> Written exercise: Convert the lines of the listing below into a numbered list, leaving out any blank lines.

> Exercise materials:
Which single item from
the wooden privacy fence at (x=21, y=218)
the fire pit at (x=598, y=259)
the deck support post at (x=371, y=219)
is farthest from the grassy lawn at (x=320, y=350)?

> Response for this exercise:
1. Which single item from
2. the wooden privacy fence at (x=21, y=218)
3. the fire pit at (x=598, y=259)
4. the deck support post at (x=371, y=219)
5. is farthest from the grassy lawn at (x=320, y=350)?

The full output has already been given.